I teach 9th grade math in New York and my passing rate on the Algebra Regents has been frustrating me. Last year 61% of my students passed which is technically fine but I know several of them could have done better with different prep strategies.
The polynomial and function transformation questions seem to be where most students lose points. I see them understand the concepts in class but then freeze on the exam format. It's the multi-step application problems that get them, not the basic skill questions.
I've been building my own practice test bank but it takes forever and the quality is inconsistent. Has anyone found a good supplementary resource specifically for Algebra Regents that students can work through independently? Preferably something that mirrors the actual exam format.
Also curious if other teachers are seeing improvement from the new curriculum alignment or if it's making prep harder to target.

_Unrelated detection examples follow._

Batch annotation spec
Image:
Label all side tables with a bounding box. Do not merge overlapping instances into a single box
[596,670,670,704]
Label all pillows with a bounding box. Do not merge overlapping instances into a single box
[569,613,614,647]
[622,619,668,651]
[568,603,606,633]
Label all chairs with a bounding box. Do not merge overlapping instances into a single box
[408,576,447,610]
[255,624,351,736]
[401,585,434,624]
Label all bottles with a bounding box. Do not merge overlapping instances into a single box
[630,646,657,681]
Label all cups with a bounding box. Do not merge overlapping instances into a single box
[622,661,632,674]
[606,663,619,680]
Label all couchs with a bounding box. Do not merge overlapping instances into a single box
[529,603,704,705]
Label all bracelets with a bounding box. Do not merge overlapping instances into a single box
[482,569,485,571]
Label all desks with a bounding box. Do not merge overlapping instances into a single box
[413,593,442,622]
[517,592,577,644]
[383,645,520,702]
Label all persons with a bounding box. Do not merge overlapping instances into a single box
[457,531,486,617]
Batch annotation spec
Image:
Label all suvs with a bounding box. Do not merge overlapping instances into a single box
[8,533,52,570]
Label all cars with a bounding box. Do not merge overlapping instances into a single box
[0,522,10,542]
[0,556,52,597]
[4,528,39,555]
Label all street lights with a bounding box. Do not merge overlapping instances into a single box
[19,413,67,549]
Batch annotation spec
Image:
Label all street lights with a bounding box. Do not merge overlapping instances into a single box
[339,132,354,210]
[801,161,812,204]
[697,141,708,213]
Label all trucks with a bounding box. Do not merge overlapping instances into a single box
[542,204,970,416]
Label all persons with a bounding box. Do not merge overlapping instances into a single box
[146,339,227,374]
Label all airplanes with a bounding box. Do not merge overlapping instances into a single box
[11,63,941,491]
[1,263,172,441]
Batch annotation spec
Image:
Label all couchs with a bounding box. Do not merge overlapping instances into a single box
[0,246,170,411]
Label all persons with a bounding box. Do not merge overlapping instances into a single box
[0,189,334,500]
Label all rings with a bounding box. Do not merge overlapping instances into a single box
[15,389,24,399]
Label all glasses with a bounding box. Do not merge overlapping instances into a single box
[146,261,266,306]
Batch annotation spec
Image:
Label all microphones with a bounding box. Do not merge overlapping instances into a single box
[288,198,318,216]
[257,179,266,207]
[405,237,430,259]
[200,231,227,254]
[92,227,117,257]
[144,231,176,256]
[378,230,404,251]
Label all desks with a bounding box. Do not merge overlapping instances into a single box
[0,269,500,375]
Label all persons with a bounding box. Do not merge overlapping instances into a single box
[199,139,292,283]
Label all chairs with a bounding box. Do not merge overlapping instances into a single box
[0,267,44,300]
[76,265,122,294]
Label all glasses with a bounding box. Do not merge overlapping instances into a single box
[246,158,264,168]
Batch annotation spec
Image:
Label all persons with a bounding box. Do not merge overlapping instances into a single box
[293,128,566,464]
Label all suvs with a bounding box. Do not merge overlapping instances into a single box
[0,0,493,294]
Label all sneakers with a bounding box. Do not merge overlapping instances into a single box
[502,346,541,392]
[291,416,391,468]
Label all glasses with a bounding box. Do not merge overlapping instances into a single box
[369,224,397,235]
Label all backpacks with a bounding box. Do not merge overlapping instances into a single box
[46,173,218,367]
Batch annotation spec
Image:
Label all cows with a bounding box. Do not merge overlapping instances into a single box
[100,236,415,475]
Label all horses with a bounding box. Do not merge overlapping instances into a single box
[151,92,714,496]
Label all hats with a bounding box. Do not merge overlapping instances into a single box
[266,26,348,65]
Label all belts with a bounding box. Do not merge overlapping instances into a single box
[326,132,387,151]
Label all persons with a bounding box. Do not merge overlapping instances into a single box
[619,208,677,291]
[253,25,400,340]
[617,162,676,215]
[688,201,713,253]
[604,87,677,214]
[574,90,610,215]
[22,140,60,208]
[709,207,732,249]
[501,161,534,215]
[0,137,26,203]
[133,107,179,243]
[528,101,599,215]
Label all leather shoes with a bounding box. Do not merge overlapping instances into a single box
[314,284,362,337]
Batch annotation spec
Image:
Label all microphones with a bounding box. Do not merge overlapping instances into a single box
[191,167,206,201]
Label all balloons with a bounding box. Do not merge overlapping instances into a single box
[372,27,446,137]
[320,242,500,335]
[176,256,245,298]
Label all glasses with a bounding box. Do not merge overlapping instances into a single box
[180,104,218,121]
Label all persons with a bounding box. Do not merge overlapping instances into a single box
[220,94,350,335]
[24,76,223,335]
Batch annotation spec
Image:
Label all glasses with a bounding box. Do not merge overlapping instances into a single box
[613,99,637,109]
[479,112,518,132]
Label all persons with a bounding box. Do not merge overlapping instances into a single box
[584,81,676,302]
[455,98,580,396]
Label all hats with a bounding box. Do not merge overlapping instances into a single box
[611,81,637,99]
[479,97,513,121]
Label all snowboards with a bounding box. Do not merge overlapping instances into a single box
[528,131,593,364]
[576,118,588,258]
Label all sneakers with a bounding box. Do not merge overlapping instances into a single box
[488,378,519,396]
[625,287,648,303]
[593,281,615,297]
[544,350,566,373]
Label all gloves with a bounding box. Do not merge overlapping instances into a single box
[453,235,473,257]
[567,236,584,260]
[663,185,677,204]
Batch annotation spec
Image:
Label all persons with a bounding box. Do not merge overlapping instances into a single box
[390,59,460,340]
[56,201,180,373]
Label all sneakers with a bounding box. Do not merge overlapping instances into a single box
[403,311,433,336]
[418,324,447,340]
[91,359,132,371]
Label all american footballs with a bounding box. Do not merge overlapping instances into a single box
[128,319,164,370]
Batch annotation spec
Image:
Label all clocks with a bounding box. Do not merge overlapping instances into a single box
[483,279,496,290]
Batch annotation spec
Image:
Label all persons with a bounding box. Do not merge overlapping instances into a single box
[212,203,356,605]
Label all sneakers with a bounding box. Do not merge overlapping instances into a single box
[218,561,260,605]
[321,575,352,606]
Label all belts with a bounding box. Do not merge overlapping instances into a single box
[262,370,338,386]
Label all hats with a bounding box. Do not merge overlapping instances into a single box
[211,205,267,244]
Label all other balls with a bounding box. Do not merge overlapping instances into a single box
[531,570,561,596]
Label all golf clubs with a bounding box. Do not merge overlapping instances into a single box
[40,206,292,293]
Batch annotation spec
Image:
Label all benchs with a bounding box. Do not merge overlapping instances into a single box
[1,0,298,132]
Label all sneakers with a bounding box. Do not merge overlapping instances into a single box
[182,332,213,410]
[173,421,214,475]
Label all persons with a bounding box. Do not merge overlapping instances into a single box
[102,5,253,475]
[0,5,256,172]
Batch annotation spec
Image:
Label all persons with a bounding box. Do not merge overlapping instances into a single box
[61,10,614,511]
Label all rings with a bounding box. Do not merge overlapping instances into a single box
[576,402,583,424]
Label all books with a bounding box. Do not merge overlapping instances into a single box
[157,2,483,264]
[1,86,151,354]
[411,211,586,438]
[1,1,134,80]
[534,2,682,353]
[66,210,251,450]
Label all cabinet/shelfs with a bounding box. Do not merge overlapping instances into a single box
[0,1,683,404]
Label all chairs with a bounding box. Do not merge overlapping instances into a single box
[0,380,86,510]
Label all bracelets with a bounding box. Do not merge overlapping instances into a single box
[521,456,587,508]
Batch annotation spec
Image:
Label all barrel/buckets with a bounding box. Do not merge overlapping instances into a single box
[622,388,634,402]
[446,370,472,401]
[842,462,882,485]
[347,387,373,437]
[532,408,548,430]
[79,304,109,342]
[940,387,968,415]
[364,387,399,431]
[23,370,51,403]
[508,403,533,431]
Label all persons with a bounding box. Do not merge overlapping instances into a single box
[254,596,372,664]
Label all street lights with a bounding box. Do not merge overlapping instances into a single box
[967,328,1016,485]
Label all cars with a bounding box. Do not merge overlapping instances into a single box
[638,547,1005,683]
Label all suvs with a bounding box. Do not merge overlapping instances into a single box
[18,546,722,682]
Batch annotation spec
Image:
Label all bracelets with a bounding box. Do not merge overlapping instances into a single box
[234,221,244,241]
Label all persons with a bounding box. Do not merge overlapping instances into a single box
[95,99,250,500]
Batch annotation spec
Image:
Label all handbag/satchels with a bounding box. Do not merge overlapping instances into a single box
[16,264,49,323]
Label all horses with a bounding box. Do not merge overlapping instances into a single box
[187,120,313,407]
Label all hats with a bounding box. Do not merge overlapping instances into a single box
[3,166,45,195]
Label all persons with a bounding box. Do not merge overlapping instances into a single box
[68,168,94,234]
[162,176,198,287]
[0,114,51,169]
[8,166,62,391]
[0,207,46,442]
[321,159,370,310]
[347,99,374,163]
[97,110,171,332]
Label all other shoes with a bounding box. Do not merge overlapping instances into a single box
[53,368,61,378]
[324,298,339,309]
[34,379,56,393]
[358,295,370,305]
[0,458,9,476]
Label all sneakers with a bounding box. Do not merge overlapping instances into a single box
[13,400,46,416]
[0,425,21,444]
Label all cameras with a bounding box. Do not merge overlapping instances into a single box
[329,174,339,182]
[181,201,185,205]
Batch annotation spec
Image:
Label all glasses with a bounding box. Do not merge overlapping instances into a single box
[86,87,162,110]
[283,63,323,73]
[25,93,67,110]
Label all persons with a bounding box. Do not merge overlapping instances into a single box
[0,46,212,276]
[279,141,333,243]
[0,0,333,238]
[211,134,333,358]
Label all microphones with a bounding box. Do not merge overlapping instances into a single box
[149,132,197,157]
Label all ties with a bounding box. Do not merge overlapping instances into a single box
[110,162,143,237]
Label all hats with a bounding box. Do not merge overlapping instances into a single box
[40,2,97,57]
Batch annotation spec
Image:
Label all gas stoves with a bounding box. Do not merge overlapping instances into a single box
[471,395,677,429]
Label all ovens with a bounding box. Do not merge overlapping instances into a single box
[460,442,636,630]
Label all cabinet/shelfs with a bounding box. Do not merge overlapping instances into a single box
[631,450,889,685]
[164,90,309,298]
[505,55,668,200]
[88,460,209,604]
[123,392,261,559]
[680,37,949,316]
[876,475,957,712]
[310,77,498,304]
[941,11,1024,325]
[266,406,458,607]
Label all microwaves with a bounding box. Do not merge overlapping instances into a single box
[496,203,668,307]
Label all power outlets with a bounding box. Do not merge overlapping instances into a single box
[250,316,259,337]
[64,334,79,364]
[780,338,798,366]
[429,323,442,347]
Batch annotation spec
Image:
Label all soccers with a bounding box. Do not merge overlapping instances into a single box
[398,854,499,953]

My passing rate jumped from 64% to 79% when I started doing one full timed practice exam per month starting in October. Students need to experience the exam conditions, not just the content. Format familiarity matters as much as math knowledge.
The new curriculum alignment has made some things easier but harder in others because there's less time to spiral review. I've been supplementing with targeted spiral quizzes every 2 weeks to compensate.
The multi-step application problems are always the differentiator. I spend an extra week specifically on problem decomposition — teaching students to identify what each part of the question is asking before solving. That alone moved my scores noticeably.
Jmap.org has a solid free Regents archive with answer keys. Not fancy but it's actual past exams which is exactly what students need. I assign specific past exams as homework and review the wrong answers in class the next day.